• INFORMATION GIVEN:
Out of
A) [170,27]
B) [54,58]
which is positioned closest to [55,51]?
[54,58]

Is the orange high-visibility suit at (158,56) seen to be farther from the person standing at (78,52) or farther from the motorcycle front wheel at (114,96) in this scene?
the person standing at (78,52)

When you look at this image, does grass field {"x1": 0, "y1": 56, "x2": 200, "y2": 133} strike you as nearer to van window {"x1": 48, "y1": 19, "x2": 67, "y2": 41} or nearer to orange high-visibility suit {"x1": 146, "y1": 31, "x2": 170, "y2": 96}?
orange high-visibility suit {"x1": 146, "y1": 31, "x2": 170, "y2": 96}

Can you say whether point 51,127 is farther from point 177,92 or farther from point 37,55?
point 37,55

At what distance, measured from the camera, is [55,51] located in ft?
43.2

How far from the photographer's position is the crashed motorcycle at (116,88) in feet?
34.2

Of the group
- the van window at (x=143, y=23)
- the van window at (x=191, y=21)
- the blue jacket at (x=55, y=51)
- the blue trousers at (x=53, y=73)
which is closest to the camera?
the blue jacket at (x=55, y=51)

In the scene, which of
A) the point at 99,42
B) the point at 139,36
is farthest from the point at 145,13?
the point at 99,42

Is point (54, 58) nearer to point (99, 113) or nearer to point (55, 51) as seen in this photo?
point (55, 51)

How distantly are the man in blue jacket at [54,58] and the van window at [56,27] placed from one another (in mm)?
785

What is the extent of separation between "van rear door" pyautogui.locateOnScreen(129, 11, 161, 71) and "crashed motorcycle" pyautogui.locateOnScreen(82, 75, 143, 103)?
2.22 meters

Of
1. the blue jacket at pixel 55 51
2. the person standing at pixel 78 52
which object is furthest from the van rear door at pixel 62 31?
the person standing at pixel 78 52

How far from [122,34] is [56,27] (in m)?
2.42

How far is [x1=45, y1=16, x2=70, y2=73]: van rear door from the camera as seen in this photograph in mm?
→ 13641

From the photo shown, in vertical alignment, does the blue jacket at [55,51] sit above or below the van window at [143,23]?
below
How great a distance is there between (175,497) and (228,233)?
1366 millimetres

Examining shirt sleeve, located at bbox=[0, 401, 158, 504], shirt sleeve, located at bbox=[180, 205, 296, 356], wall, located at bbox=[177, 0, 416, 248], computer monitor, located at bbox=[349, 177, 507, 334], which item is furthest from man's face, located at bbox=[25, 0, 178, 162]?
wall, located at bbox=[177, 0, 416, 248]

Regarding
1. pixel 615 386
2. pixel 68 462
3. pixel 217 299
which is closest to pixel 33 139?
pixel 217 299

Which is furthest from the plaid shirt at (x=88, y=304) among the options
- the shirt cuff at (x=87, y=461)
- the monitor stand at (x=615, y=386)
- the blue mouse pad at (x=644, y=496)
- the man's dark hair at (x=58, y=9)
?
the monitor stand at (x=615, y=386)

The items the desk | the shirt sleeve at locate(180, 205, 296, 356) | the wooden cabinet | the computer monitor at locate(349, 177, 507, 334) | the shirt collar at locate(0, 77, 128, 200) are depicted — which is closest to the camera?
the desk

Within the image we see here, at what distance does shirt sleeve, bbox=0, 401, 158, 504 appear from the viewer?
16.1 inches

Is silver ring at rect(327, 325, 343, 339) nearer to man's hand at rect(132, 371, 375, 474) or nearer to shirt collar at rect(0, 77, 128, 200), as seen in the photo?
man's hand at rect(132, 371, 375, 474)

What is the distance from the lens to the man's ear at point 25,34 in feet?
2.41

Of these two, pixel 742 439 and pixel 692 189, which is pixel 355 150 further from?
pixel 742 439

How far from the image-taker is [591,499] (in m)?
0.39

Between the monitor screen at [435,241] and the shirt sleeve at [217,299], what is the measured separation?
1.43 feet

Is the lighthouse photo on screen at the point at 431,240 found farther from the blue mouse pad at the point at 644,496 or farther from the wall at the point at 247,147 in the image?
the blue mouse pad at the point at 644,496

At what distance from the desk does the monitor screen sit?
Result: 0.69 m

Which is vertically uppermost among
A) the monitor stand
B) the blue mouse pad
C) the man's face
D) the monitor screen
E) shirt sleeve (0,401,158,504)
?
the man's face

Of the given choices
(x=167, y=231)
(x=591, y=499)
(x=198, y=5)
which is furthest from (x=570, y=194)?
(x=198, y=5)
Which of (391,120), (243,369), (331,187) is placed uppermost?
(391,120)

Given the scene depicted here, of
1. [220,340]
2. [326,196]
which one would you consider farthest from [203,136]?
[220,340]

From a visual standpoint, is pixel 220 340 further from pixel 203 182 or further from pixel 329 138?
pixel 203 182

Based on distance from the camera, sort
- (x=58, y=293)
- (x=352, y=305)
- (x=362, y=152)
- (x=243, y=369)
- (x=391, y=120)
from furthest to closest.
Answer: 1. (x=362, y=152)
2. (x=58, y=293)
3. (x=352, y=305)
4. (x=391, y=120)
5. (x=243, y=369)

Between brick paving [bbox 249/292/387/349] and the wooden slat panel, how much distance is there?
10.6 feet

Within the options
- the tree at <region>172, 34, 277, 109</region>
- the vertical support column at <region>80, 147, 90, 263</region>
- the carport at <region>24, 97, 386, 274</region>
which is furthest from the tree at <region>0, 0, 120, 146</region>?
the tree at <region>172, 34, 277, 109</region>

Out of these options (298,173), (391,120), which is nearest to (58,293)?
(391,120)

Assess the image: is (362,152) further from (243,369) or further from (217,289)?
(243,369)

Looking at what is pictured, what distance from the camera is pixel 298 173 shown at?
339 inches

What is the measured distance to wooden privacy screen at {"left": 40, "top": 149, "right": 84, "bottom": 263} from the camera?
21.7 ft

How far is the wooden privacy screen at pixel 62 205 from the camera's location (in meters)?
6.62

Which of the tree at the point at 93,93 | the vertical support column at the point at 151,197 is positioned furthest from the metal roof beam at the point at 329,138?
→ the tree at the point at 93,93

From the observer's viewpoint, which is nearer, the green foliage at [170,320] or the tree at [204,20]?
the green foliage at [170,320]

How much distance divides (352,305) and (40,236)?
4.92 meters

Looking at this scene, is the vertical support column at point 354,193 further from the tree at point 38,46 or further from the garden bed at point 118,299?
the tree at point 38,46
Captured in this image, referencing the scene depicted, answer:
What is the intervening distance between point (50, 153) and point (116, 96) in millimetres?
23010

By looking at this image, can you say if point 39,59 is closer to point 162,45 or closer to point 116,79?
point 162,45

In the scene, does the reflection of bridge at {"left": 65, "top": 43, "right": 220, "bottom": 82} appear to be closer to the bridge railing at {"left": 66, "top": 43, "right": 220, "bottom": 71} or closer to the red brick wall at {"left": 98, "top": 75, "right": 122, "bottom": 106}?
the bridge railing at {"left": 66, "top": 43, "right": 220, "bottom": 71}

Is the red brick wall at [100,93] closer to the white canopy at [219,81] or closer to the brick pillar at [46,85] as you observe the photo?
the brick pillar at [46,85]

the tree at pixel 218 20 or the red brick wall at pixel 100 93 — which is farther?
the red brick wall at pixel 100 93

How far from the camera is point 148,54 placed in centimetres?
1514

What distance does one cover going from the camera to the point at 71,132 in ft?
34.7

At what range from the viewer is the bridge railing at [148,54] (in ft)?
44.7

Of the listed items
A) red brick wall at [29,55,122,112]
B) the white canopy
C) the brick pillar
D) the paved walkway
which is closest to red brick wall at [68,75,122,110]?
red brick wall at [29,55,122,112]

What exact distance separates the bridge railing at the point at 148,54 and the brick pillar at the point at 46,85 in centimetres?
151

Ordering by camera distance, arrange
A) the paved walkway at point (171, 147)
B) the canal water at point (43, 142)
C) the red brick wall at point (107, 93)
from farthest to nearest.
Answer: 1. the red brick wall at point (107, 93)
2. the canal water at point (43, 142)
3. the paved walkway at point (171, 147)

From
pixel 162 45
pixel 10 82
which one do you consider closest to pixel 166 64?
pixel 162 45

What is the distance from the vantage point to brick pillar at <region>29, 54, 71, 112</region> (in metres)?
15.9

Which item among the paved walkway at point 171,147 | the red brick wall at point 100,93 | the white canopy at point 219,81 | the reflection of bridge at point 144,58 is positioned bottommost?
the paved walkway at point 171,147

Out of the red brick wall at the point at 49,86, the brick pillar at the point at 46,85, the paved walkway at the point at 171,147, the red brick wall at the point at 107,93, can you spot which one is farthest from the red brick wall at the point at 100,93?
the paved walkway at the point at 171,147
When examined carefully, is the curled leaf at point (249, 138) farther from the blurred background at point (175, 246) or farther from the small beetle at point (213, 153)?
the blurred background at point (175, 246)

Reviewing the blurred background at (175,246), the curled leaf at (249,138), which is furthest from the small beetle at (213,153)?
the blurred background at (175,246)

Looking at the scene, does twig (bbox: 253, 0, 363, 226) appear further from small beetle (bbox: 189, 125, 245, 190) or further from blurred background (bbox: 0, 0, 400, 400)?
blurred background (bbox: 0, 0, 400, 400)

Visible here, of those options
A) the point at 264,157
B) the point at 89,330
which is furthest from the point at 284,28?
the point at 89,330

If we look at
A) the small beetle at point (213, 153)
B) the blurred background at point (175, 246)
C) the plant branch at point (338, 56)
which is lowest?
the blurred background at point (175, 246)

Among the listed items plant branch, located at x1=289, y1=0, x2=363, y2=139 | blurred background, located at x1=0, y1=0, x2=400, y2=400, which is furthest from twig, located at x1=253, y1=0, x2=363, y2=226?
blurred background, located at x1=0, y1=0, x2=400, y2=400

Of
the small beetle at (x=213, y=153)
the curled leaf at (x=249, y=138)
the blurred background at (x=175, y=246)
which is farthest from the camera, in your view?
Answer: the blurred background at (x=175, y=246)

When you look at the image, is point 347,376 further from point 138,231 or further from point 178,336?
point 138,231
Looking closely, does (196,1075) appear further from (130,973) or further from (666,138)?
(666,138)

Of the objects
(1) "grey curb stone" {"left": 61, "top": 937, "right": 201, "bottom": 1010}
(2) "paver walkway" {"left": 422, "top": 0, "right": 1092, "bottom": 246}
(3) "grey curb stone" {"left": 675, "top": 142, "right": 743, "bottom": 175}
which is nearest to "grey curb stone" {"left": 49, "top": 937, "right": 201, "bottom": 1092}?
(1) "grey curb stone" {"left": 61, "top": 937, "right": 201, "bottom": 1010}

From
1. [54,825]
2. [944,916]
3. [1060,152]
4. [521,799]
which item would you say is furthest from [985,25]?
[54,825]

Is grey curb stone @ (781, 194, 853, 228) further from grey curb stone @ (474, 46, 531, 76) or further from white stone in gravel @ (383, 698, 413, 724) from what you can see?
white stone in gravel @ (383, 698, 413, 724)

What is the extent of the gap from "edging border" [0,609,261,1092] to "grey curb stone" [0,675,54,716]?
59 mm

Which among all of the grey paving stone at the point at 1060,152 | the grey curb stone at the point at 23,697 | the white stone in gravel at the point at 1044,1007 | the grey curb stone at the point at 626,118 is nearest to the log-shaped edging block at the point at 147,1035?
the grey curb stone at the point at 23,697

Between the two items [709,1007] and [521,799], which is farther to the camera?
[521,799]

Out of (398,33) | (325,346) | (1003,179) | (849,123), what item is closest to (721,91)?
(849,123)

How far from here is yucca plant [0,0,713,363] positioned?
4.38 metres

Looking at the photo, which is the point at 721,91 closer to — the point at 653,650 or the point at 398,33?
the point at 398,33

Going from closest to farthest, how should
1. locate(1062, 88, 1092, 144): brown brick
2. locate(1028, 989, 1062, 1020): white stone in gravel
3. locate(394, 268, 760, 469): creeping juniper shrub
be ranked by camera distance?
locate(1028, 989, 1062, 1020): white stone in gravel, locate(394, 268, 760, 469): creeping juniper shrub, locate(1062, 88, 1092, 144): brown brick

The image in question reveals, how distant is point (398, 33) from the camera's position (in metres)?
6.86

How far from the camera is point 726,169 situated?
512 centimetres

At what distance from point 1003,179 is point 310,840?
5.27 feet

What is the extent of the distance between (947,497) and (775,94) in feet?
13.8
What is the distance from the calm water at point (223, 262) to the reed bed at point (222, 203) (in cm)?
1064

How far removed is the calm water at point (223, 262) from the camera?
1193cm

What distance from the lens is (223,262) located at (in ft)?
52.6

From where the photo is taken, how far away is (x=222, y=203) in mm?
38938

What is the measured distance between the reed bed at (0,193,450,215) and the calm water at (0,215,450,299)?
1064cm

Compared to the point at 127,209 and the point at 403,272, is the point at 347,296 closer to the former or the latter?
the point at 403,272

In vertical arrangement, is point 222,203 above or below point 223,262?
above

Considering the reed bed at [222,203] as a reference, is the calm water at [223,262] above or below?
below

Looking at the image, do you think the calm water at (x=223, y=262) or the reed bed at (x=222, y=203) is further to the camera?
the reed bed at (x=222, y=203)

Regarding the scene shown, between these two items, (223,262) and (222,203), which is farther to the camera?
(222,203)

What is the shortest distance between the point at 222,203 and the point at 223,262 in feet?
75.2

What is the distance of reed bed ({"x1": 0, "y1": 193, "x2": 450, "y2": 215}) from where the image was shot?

• GOAL OF THE EXERCISE: Starting with the line that contains "Regarding the scene" and going on through the end of the material, write those lines out again with "shortest" swapped for "smallest" and nothing else changed.

• EXERCISE RESPONSE:
Regarding the scene shown, between these two items, (223,262) and (222,203), which is farther to the camera?
(222,203)

What is the smallest distance between the point at 222,203 and the point at 223,262 in feet?
75.2

What is the distance of reed bed ({"x1": 0, "y1": 193, "x2": 450, "y2": 215}) from where the image was shot?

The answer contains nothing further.